[DO THIS] All lines from the one with "How far is gloved" to the end need to be copied exactly, with nothing before them.

─── PROVIDED DATA

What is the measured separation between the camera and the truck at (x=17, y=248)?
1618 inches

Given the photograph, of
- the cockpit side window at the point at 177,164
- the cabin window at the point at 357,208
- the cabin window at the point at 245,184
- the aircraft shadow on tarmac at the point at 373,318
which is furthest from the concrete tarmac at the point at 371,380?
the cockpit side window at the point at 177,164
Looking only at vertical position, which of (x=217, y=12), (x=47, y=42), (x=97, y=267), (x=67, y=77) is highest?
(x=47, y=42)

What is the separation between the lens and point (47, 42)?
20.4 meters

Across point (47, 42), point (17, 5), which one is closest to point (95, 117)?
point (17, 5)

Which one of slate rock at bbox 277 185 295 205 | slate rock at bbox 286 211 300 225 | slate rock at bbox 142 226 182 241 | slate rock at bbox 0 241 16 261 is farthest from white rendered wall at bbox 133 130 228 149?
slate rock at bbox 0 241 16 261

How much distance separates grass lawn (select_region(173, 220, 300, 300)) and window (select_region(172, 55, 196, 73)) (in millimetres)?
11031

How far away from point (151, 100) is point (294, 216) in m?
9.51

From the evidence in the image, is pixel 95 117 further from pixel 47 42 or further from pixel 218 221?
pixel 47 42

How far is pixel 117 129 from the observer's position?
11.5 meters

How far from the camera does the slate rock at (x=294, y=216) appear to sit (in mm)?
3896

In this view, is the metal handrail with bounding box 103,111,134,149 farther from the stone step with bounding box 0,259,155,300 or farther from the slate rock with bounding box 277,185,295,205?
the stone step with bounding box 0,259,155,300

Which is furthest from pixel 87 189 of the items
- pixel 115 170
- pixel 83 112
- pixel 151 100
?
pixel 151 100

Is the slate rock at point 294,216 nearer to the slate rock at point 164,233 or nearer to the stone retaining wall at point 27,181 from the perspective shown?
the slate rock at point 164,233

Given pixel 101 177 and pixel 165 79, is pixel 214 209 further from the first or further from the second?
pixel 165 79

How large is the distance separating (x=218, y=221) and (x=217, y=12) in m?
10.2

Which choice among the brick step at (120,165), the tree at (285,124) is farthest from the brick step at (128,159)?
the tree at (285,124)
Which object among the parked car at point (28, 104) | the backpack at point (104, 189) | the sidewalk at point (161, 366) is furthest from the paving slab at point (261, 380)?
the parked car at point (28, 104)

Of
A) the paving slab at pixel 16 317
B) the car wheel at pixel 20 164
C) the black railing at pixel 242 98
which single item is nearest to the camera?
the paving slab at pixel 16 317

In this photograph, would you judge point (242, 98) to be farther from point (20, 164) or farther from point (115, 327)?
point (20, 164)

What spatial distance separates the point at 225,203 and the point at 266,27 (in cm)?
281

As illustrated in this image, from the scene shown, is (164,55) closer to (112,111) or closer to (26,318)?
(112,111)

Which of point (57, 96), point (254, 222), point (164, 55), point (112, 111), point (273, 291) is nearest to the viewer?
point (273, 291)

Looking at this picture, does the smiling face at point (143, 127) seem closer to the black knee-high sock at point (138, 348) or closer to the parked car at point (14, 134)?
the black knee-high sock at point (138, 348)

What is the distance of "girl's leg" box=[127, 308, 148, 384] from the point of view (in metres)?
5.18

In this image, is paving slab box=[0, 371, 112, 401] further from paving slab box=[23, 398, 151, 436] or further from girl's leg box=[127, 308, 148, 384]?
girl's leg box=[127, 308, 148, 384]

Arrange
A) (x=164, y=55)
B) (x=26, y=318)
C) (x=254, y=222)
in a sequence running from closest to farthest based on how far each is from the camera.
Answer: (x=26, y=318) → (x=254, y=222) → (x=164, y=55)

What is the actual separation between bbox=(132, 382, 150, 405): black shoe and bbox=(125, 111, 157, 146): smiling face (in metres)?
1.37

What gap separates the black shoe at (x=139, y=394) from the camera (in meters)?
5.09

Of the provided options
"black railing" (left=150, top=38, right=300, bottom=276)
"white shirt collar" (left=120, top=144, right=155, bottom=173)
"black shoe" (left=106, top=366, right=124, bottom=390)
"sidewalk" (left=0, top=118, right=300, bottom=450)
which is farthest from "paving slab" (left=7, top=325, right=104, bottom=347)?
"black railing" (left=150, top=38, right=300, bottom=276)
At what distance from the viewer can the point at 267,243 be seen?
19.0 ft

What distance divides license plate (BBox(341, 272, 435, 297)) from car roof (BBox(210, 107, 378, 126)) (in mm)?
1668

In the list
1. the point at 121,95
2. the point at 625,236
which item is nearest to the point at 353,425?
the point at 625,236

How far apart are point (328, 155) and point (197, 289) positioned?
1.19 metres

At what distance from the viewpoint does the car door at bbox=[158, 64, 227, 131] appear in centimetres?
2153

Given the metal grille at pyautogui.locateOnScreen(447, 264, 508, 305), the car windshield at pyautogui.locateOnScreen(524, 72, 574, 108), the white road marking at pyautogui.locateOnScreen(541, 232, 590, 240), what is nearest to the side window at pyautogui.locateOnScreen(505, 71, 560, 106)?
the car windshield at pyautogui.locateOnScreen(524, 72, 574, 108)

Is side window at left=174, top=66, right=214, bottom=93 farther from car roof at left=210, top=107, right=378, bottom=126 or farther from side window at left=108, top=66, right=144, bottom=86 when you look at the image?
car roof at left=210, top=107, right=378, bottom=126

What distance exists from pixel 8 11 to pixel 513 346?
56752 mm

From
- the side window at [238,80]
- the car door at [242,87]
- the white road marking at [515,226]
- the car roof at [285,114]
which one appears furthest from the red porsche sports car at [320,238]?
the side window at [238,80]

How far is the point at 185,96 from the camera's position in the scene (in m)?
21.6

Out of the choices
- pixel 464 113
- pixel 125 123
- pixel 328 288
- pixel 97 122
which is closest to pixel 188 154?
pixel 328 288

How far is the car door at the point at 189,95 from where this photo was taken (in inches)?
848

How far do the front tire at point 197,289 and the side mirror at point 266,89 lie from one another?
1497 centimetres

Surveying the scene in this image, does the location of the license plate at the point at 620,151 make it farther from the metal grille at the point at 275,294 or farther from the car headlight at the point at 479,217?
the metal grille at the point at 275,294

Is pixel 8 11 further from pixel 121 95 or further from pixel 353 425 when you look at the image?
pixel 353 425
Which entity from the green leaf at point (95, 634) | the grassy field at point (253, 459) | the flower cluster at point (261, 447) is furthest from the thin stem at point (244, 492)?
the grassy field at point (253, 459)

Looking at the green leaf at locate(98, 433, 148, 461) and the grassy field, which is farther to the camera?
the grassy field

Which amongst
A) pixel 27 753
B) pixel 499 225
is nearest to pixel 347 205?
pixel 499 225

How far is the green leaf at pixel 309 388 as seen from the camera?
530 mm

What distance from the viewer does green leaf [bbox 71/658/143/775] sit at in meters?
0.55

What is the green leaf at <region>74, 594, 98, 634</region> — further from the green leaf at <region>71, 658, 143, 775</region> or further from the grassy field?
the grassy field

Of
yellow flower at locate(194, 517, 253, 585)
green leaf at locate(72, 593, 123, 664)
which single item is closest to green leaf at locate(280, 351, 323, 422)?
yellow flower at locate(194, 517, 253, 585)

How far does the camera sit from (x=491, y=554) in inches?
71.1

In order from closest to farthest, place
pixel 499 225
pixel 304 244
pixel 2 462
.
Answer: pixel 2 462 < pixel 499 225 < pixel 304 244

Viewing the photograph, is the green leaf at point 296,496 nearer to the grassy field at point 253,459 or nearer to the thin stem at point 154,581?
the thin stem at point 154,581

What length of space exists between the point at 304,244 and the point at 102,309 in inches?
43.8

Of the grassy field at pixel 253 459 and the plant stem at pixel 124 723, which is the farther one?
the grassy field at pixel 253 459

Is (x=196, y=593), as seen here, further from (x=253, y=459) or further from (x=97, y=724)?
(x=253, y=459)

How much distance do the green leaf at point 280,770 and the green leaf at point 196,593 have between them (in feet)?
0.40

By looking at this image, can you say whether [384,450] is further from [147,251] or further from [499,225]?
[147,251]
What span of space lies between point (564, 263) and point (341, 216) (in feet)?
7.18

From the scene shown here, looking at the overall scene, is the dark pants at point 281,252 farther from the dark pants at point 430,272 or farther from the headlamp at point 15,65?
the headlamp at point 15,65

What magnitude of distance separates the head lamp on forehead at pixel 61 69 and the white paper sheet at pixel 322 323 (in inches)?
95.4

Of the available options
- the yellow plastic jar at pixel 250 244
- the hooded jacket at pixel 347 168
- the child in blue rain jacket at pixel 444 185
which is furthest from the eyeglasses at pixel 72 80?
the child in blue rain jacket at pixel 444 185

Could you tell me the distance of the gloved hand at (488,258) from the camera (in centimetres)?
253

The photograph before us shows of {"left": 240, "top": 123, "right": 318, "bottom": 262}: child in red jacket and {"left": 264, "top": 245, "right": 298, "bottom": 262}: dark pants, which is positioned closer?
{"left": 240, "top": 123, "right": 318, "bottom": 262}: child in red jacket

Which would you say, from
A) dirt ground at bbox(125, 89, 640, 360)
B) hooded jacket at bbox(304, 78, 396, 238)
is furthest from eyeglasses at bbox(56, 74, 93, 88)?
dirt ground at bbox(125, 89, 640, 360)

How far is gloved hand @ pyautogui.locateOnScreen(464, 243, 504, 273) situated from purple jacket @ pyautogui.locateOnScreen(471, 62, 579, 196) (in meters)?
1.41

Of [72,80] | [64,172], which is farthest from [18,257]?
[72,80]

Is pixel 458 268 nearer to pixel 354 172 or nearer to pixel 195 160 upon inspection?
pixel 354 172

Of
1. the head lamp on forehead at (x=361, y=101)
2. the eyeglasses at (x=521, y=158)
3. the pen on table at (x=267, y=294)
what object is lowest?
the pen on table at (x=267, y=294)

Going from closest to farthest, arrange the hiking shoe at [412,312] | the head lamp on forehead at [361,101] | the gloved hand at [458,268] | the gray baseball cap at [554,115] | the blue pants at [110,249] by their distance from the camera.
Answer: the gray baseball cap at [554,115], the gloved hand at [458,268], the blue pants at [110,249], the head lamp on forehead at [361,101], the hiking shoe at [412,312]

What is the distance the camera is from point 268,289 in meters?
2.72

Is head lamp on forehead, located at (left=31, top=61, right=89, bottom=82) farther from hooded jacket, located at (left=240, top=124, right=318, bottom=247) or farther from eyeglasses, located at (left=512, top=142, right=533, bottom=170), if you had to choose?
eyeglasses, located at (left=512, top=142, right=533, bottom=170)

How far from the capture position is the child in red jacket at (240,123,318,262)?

──────

[WRITTEN RESPONSE]
How far is gloved hand @ pyautogui.locateOnScreen(464, 243, 504, 273) situated from purple jacket @ pyautogui.locateOnScreen(471, 62, 579, 196) (in meters)?
1.41

Of [72,80] | [64,172], which is farthest from [18,257]?
[72,80]

Is pixel 458 268 nearer to pixel 354 172 or nearer to pixel 195 160 upon inspection?
pixel 354 172

Of
1. the head lamp on forehead at (x=361, y=101)
2. the eyeglasses at (x=521, y=158)
3. the pen on table at (x=267, y=294)
what object is lowest?
the pen on table at (x=267, y=294)

Going from closest to farthest, arrange the hiking shoe at [412,312] | the head lamp on forehead at [361,101] | the gloved hand at [458,268] | the gray baseball cap at [554,115] | the blue pants at [110,249] by their distance from the camera.
Answer: the gray baseball cap at [554,115], the gloved hand at [458,268], the blue pants at [110,249], the head lamp on forehead at [361,101], the hiking shoe at [412,312]

What is the distance the camera is from point 268,289 in meters?
2.72

Is head lamp on forehead, located at (left=31, top=61, right=89, bottom=82) farther from hooded jacket, located at (left=240, top=124, right=318, bottom=247) or farther from eyeglasses, located at (left=512, top=142, right=533, bottom=170), if you had to choose?
eyeglasses, located at (left=512, top=142, right=533, bottom=170)

How far from the capture position is the child in red jacket at (240,123,318,262)?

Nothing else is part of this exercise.